* alias confusion due to internal word representation
@ 2023-01-11 2:01 Harald van Dijk
2023-01-12 15:56 ` Michael Greenberg
2024-04-12 9:51 ` [PATCH] alias: Disallow non-CWORD characters Herbert Xu
0 siblings, 2 replies; 5+ messages in thread
From: Harald van Dijk @ 2023-01-11 2:01 UTC (permalink / raw
To: DASH shell mailing list
Hi,
Please consider
alias $(printf "\204")="exit 2"
$(:)
echo ok
This is a perfectly valid shell script. The alias command is permitted
to either succeed or fail, and if it succeeds, it defines an alias whose
name is the single byte '\204'. No command by that name is ever
executed, so this script is required to then print 'ok' and exit
successfully.
This is not what happens. Internally, '\204' is the value of CTLBACKQ,
and the word $(:) gets translated to an internal representation of just
that -- coupled with a pointer to the parsed command. Since the word
$(:) contains zero quote characters, it is subjected to alias expansion,
and picks up this alias definition that makes the command expand to
exit 2.
Consider also:
alias $(printf "\201")="echo ok" $(printf "\201\201")="echo bad" &&
eval $(printf "\201")
This should either print "ok", or reject the aliases. Instead, it prints
"bad". This happens because '\201' is the internal representation of
CTLESC, and a literal byte of that value is represented by escaping it
with CTLESC. Therefore, it triggers the expansion of the \201\201 alias.

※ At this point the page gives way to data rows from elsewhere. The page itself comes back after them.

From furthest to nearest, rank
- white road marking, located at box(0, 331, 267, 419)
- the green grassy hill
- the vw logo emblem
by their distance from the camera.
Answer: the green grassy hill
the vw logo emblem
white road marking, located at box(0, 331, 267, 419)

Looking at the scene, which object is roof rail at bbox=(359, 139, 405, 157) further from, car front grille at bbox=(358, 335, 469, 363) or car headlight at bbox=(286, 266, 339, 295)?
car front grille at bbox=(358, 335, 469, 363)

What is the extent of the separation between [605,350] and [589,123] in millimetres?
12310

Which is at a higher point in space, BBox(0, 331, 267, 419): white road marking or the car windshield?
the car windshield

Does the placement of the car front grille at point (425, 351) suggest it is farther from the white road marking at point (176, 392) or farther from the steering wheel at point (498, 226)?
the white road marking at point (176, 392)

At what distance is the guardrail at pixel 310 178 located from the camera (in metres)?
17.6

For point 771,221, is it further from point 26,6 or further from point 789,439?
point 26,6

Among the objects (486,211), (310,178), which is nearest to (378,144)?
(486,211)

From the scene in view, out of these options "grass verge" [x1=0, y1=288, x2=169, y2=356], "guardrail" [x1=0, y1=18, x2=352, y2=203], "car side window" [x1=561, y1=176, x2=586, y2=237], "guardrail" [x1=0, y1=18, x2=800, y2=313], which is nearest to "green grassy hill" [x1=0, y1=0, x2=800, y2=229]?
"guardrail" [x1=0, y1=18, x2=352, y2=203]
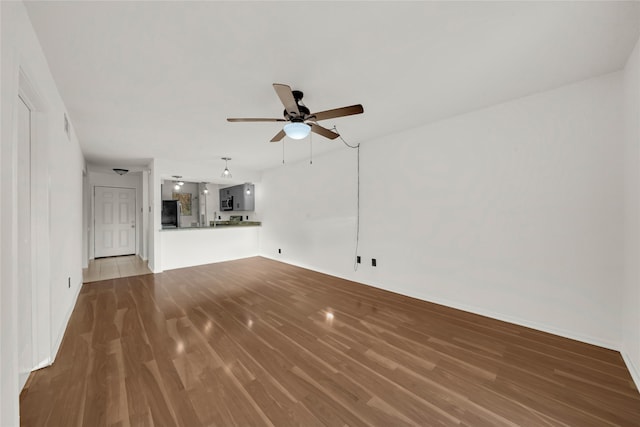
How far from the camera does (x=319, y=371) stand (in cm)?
194

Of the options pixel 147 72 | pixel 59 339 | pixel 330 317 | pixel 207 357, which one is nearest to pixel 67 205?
pixel 59 339

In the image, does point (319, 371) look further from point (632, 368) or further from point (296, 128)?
point (632, 368)

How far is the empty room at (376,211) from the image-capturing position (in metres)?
1.52

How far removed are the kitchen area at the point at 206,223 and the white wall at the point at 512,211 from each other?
368 cm

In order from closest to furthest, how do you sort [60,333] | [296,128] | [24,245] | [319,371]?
[24,245], [319,371], [296,128], [60,333]

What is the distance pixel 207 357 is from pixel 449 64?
3311 millimetres

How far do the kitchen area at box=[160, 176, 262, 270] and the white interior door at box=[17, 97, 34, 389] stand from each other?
3.56 meters

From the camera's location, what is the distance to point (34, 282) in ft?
6.31

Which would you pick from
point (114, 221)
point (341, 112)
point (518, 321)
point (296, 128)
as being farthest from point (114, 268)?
point (518, 321)

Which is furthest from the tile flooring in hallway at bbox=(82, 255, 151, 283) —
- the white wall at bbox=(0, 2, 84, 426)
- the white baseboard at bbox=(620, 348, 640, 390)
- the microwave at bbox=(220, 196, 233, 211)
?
the white baseboard at bbox=(620, 348, 640, 390)

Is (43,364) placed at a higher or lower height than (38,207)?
lower

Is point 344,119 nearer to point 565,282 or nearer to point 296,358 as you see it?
point 296,358

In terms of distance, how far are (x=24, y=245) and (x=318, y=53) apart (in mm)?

Supporting alias names containing non-ASCII characters, while not
required by POSIX, seems desirable, and almost all other shells (mksh
being the exception) do appear to support this. I am not yet seeing a
good way of solving this.
Cheers,
Harald van Dijk
^ permalink raw reply [flat|nested] 5+ messages in thread
* Re: alias confusion due to internal word representation
2023-01-11 2:01 alias confusion due to internal word representation Harald van Dijk
@ 2023-01-12 15:56 ` Michael Greenberg
2023-01-13 13:41 ` Harald van Dijk
2024-04-12 9:51 ` [PATCH] alias: Disallow non-CWORD characters Herbert Xu
1 sibling, 1 reply; 5+ messages in thread
From: Michael Greenberg @ 2023-01-12 15:56 UTC (permalink / raw
To: Harald van Dijk, DASH shell mailing list
I've seen this issue in interop with modernish, where dash doesn't
properly support multibyte character encodings. It would be great to
have proper support for more interesting character sets.
It's worth looking at how other shells implement this, but a natural
choice is to choose a more sophisticated representation of string, where
control characters are represented out-of-band rather than by using
'unused' values (well, unused by ASCII, but not by
others). Unfortunately, this rope-like representation is not very
convenient to work with.
Cheers,
Michael
On 2023-01-11 at 02:01:03 AM, Harald van Dijk wrote:
> Hi,
>
> Please consider
>
> alias $(printf "\204")="exit 2"
> $(:)
> echo ok
>
> This is a perfectly valid shell script. The alias command is permitted
> to either succeed or fail, and if it succeeds, it defines an alias whose
> name is the single byte '\204'. No command by that name is ever
> executed, so this script is required to then print 'ok' and exit
> successfully.
>
> This is not what happens. Internally, '\204' is the value of CTLBACKQ,
> and the word $(:) gets translated to an internal representation of just
> that -- coupled with a pointer to the parsed command. Since the word
> $(:) contains zero quote characters, it is subjected to alias expansion,
> and picks up this alias definition that makes the command expand to
> exit 2.
>
> Consider also:
>
> alias $(printf "\201")="echo ok" $(printf "\201\201")="echo bad" &&
> eval $(printf "\201")
>
> This should either print "ok", or reject the aliases. Instead, it prints
> "bad". This happens because '\201' is the internal representation of
> CTLESC, and a literal byte of that value is represented by escaping it
> with CTLESC. Therefore, it triggers the expansion of the \201\201 alias.
>
> Supporting alias names containing non-ASCII characters, while not
> required by POSIX, seems desirable, and almost all other shells (mksh
> being the exception) do appear to support this. I am not yet seeing a
> good way of solving this.
>
> Cheers,
> Harald van Dijk
^ permalink raw reply [flat|nested] 5+ messages in thread
* Re: alias confusion due to internal word representation
2023-01-12 15:56 ` Michael Greenberg
@ 2023-01-13 13:41 ` Harald van Dijk
2024-04-15 8:47 ` [PATCH] parser: Extend coverage of CHKEOFMARK Herbert Xu
0 siblings, 1 reply; 5+ messages in thread
From: Harald van Dijk @ 2023-01-13 13:41 UTC (permalink / raw
To: Michael Greenberg, DASH shell mailing list
On 12/01/2023 15:56, Michael Greenberg wrote:
> I've seen this issue in interop with modernish, where dash doesn't
> properly support multibyte character encodings. It would be great to
> have proper support for more interesting character sets.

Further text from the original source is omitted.